--- start of Text section ---

In honor of Martin Luther King day, I am posting two long excerpts are from “My Soul is Rested,” an oral history of the civil rights movement edited by Howell Raines. Neither pertains to Dr. King directly. They are from two interviews with the leaders of “Freedom Summer”, the voter registration drive in Mississippi, in 1964. Both speak of the murders of volunteers James Chaney, Andrew Goodman, and Michael Schwerner, in Philadelphia Mississippi on June 24 of that year.
Dave Dennis, the state director of CORE, p. 276:
Schwerner, Goodman and Chaney….that bothers me all the time, because as it’s come to me from FBI agents who investigated and also the fact of actual statements by the people who did it…they didn’t want Goodman. At the time that they stopped the car, they thought that I was in that car. That car belonged to me anyway, you know. It was a car assigned to me by CORE….Mickey Schwerner was over there, Chaney was involved in that, because the fact is that I signed Schwerner to the Meridian and Philadelphia, Mississippi, areas….

--- end of Text section ---

Reproduce the passage on Freedom Summer word for word, from "In honor of" up to and including "of that year.". The material after this passage is unrelated and has no part in this exercise.

--- start of Dataset records ---

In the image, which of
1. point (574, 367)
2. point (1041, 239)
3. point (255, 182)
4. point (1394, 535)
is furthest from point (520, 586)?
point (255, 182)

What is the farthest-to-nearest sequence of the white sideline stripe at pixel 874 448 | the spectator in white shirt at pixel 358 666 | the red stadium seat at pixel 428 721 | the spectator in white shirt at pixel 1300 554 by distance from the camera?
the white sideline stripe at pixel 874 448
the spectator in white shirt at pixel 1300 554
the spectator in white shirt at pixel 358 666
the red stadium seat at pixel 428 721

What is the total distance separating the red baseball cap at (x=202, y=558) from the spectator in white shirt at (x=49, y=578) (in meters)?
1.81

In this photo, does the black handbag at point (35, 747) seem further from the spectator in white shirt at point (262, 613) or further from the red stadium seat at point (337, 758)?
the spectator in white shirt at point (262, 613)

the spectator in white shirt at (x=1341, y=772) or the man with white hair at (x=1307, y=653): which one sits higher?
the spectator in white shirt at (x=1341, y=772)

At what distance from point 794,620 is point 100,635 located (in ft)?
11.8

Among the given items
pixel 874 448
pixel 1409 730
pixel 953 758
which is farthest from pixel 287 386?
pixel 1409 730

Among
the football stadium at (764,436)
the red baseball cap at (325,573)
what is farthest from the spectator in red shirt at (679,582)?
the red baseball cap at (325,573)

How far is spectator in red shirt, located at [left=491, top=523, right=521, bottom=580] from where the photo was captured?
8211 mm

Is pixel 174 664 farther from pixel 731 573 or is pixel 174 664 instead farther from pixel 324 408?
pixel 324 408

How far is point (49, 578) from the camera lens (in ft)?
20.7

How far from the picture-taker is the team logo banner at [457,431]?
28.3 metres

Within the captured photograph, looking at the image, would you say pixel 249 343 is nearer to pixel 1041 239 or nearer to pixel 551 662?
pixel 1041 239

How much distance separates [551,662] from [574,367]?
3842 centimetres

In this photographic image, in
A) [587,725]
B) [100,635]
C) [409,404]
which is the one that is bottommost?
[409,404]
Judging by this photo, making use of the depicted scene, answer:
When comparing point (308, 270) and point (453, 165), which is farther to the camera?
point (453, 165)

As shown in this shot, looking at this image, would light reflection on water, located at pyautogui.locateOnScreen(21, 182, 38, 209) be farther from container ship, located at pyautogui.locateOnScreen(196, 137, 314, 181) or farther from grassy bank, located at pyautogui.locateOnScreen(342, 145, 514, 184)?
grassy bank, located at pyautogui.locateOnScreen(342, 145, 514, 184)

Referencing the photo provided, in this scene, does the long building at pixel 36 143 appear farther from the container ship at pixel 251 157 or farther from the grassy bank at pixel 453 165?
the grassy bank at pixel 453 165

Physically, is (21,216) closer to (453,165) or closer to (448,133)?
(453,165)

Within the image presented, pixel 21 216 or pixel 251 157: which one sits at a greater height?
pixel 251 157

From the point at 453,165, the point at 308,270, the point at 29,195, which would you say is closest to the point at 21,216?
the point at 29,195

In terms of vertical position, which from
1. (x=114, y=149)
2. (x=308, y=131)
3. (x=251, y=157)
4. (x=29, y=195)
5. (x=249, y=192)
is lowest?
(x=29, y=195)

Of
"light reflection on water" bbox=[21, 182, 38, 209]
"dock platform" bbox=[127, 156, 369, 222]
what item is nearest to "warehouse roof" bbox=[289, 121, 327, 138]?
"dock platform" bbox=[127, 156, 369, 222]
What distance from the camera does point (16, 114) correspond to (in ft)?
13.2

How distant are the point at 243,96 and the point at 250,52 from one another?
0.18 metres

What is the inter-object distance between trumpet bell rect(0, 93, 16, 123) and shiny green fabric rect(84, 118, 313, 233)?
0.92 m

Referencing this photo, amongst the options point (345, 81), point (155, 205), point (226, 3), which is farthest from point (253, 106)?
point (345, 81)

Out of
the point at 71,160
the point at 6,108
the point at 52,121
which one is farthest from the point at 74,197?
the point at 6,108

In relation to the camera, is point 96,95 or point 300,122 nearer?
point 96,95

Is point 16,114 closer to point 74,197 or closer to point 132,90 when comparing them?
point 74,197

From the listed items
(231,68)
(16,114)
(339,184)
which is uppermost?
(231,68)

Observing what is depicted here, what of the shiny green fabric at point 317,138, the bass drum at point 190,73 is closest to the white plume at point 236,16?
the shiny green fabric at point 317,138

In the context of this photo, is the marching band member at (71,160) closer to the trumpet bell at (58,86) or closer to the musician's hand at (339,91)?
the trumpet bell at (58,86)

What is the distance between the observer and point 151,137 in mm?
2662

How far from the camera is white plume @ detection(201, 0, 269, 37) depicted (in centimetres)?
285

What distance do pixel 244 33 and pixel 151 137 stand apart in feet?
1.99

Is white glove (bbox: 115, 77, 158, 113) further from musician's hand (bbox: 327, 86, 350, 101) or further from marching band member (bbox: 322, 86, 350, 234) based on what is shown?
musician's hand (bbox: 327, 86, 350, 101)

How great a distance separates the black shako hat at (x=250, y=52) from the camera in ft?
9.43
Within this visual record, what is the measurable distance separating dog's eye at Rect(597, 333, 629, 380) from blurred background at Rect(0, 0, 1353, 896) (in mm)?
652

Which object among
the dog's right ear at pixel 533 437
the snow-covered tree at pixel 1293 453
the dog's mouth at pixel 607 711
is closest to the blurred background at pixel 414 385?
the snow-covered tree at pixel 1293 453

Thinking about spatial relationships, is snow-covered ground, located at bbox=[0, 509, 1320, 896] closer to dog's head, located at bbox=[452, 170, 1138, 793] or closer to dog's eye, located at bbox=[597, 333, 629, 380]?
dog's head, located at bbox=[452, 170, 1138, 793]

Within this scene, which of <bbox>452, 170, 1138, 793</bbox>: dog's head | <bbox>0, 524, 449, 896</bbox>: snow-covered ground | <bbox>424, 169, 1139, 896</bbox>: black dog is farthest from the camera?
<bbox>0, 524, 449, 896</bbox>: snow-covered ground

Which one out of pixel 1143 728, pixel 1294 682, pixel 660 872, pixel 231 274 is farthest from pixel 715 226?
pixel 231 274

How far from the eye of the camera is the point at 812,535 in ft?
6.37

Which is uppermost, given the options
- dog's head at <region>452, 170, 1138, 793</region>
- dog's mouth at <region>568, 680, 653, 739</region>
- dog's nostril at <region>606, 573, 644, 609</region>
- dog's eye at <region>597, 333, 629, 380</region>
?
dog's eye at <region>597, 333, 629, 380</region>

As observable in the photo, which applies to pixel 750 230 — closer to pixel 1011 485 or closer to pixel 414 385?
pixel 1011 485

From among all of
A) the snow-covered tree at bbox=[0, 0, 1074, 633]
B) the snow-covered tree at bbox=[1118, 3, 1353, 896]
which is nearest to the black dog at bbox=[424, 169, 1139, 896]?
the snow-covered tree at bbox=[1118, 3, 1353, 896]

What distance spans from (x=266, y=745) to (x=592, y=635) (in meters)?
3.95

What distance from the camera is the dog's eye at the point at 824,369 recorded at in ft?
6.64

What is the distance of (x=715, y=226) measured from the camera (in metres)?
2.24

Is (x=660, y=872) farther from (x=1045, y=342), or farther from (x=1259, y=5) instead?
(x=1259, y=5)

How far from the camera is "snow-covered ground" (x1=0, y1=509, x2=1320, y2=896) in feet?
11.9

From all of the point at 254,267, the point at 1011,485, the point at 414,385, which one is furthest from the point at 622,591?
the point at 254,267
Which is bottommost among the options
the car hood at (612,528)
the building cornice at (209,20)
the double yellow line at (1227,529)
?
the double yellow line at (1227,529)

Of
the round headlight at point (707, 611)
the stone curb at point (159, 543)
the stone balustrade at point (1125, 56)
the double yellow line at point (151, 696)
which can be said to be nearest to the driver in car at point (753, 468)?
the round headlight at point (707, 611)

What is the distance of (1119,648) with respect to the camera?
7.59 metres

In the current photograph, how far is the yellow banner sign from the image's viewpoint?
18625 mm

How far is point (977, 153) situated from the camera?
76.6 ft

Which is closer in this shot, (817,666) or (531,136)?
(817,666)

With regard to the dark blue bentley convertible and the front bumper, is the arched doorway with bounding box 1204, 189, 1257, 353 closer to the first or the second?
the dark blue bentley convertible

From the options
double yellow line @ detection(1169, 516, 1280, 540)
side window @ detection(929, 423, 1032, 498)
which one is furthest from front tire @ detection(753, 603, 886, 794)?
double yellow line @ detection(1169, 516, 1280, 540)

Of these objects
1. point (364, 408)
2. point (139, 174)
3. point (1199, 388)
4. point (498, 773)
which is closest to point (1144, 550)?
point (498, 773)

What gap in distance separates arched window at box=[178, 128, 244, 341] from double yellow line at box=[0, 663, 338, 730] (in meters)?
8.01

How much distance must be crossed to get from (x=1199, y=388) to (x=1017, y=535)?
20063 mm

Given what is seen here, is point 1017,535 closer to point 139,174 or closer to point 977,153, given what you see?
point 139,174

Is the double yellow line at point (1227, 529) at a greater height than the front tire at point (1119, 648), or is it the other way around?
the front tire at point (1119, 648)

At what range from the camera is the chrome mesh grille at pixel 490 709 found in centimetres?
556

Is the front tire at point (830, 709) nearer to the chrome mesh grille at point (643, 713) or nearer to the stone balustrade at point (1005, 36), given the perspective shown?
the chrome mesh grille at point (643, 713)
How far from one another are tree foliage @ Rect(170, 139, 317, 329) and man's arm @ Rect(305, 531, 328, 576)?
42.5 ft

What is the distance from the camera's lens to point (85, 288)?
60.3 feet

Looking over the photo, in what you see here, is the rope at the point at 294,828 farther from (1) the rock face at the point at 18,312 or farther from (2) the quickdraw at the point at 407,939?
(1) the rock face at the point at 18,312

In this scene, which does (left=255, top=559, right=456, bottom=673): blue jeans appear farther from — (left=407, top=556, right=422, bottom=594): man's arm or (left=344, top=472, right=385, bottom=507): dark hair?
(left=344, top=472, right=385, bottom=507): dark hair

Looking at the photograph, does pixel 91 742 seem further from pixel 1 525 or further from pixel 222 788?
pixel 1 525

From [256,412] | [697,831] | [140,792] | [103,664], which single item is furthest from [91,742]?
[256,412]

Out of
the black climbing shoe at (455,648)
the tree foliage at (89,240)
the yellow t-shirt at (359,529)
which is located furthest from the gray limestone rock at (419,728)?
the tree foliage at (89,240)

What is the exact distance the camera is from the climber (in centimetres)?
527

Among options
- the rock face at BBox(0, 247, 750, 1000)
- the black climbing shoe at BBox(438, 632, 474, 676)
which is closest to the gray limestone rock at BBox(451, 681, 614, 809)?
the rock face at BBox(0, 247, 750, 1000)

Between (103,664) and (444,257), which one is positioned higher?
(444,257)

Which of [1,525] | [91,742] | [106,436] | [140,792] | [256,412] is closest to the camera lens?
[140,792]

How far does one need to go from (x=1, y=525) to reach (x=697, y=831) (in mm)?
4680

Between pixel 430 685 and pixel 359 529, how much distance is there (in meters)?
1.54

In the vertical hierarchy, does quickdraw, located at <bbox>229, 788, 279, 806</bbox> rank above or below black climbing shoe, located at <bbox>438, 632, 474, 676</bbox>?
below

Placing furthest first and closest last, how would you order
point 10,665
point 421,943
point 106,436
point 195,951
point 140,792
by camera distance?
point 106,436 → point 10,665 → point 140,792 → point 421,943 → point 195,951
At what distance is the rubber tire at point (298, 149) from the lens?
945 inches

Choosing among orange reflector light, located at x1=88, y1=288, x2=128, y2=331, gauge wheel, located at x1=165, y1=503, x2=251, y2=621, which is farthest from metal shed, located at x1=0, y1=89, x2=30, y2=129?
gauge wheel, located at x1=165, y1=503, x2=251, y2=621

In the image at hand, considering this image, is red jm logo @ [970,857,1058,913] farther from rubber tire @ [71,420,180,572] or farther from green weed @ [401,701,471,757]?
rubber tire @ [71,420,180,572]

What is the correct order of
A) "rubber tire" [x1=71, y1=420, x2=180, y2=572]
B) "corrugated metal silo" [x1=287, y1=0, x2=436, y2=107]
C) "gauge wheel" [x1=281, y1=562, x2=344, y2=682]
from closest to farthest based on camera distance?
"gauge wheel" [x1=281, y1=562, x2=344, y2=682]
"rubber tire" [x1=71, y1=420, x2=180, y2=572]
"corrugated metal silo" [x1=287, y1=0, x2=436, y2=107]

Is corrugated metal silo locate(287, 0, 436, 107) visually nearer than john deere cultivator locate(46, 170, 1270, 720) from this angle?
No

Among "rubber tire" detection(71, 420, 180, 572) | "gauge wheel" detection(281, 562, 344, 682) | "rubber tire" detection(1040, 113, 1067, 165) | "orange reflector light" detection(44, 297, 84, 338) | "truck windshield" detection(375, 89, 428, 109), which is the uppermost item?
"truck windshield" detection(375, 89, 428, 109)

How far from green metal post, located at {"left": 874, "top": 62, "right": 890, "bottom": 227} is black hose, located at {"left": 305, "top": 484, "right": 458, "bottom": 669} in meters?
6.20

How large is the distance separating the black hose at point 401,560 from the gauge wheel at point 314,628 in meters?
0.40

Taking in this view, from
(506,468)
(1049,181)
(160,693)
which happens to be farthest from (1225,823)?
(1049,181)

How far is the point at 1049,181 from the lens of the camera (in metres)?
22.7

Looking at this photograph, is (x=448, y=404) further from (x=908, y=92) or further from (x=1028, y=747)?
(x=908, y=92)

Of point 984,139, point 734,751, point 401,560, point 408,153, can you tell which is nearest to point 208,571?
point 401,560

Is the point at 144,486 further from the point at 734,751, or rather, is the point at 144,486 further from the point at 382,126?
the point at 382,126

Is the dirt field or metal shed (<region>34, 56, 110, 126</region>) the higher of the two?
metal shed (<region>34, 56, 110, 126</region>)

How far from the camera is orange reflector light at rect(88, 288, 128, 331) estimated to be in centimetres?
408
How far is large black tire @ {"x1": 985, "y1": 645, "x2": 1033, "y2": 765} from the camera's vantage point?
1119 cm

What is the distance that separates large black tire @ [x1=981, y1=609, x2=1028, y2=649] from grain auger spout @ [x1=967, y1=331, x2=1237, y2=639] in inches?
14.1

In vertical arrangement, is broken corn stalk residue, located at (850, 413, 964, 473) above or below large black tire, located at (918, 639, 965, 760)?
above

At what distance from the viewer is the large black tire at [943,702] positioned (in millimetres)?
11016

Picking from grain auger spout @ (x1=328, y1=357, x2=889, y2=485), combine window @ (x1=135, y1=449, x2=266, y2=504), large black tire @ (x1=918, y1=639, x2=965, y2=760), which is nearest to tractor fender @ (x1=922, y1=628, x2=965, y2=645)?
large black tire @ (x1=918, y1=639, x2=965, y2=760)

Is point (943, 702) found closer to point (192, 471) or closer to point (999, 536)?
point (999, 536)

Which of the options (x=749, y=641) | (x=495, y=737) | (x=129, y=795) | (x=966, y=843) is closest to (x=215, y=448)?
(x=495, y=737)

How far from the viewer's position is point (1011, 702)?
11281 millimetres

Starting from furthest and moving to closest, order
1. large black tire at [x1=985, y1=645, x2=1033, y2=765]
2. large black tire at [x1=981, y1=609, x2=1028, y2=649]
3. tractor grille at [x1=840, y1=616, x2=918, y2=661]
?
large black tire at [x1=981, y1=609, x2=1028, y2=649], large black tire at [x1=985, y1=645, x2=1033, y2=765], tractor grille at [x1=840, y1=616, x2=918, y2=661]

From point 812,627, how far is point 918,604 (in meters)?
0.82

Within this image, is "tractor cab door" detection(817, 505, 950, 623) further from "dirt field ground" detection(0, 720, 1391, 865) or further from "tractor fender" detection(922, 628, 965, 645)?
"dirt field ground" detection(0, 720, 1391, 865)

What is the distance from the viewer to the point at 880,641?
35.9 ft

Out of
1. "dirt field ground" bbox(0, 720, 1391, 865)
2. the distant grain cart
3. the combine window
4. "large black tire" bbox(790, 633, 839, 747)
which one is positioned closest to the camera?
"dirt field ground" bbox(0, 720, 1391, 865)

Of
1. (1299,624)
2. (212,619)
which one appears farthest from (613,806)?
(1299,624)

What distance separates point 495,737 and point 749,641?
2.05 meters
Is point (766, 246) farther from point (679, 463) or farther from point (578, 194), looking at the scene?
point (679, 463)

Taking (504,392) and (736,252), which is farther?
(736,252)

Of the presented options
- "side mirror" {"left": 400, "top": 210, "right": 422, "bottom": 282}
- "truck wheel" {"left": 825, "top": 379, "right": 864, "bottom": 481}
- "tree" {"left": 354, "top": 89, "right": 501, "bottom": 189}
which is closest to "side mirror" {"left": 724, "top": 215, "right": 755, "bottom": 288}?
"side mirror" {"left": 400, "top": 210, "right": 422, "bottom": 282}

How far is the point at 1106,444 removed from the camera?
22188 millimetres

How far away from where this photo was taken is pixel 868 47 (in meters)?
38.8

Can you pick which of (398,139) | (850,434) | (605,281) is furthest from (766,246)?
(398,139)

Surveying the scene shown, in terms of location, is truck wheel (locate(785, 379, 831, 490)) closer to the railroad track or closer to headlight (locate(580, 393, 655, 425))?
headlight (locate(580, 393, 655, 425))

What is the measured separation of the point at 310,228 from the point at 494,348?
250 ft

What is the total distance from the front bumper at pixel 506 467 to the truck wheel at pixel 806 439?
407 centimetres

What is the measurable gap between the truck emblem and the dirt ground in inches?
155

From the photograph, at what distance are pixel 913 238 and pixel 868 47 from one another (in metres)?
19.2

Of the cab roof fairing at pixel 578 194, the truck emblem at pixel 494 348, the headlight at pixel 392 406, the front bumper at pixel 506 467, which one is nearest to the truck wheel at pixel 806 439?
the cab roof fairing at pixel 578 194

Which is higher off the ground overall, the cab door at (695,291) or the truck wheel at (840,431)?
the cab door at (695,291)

--- end of Dataset records ---

#### [Complete response]
In honor of Martin Luther King day, I am posting two long excerpts are from “My Soul is Rested,” an oral history of the civil rights movement edited by Howell Raines. Neither pertains to Dr. King directly. They are from two interviews with the leaders of “Freedom Summer”, the voter registration drive in Mississippi, in 1964. Both speak of the murders of volunteers James Chaney, Andrew Goodman, and Michael Schwerner, in Philadelphia Mississippi on June 24 of that year.